Re: [RFC PATCH] ptrace: add PTRACE_GET_SYSCALL_INFO request

[Andy Lutomirski]

> On Nov 7, 2018, at 8:44 AM, Oleg Nesterov <oleg@xxxxxxxxxx> wrote:
> 
>> On 11/07, Andy Lutomirski wrote:
>> 
>> 
>>>> On Nov 7, 2018, at 3:21 AM, Oleg Nesterov <oleg@xxxxxxxxxx> wrote:
>>>> 
>>>> On 11/07, Elvira Khabirova wrote:
>>>> 
>>>> In short, if a 64-bit task performs a syscall through int 0x80, its tracer
>>>> has no reliable means to find out that the syscall was, in fact,
>>>> a compat syscall, and misidentifies it.
>>>> * Syscall-enter-stop and syscall-exit-stop look the same for the tracer.
>>> 
>>> Yes, this was discussed many times...
>>> 
>>> So perhaps it makes sense to encode compat/is_enter in ->ptrace_message,
>>> debugger can use PTRACE_GETEVENTMSG to get this info.
>> 
>> As I said before, I strongly object to the use of âcompatâ here.
> 
> Not sure I understand you... I do not like "compat" too, but this patch uses
> is_compat/etc and I agree with any naming.
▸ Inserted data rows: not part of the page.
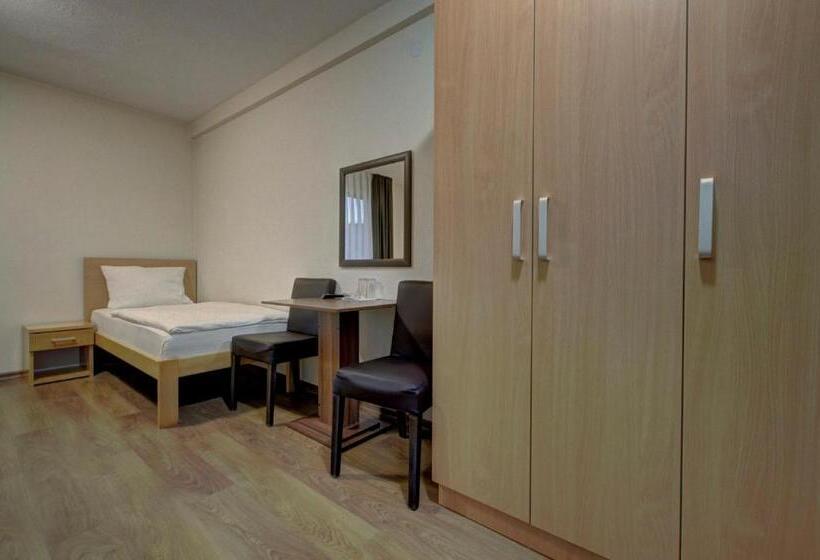 اتاق استاندارد سه نفره, Tihe Noci Motel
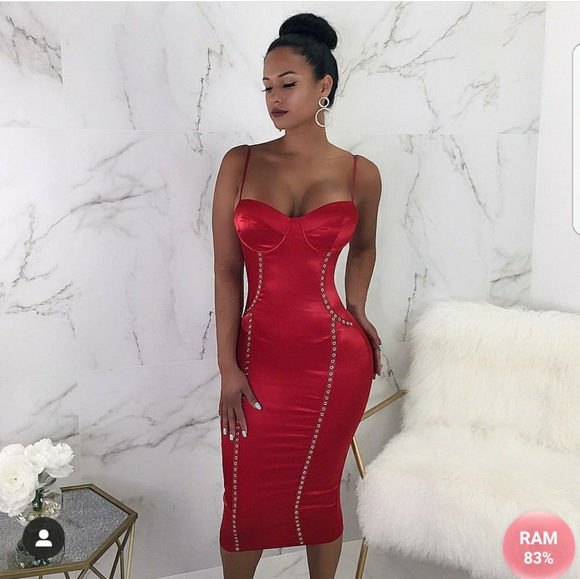 Dress - Picture 2 of 4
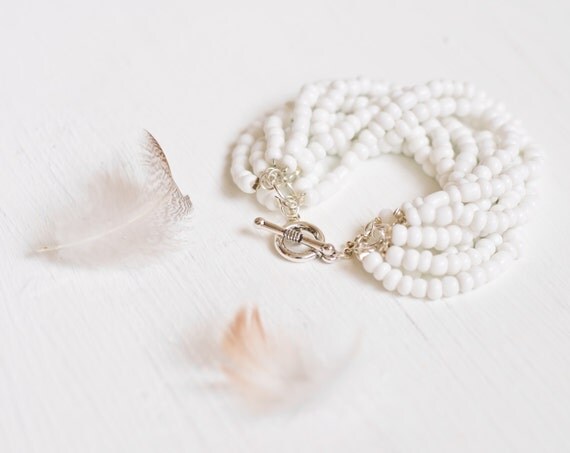 White chunky bracelet - bead bracelet - white bracelet - white jewelry - chunky bracelet - white, beads, silver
My point is: returning a value to user code that is:

0 if the kernel and tracee are 32-bit
0 if the kernel and tracer are 64-but
1 if the kernel is 64-bit and the tracer is 32-bit
? If the tracer is arm64 ILP32

Is not a good design.  And 32-bit builds of strace will not appreciate it.

The API should return a value that, at least on a given overall architecture and preferably globally, indicates the syscall arch.  While oddly named, audit_arch fits the bill nicely, and we already require it to have the right semantics for seccomp support.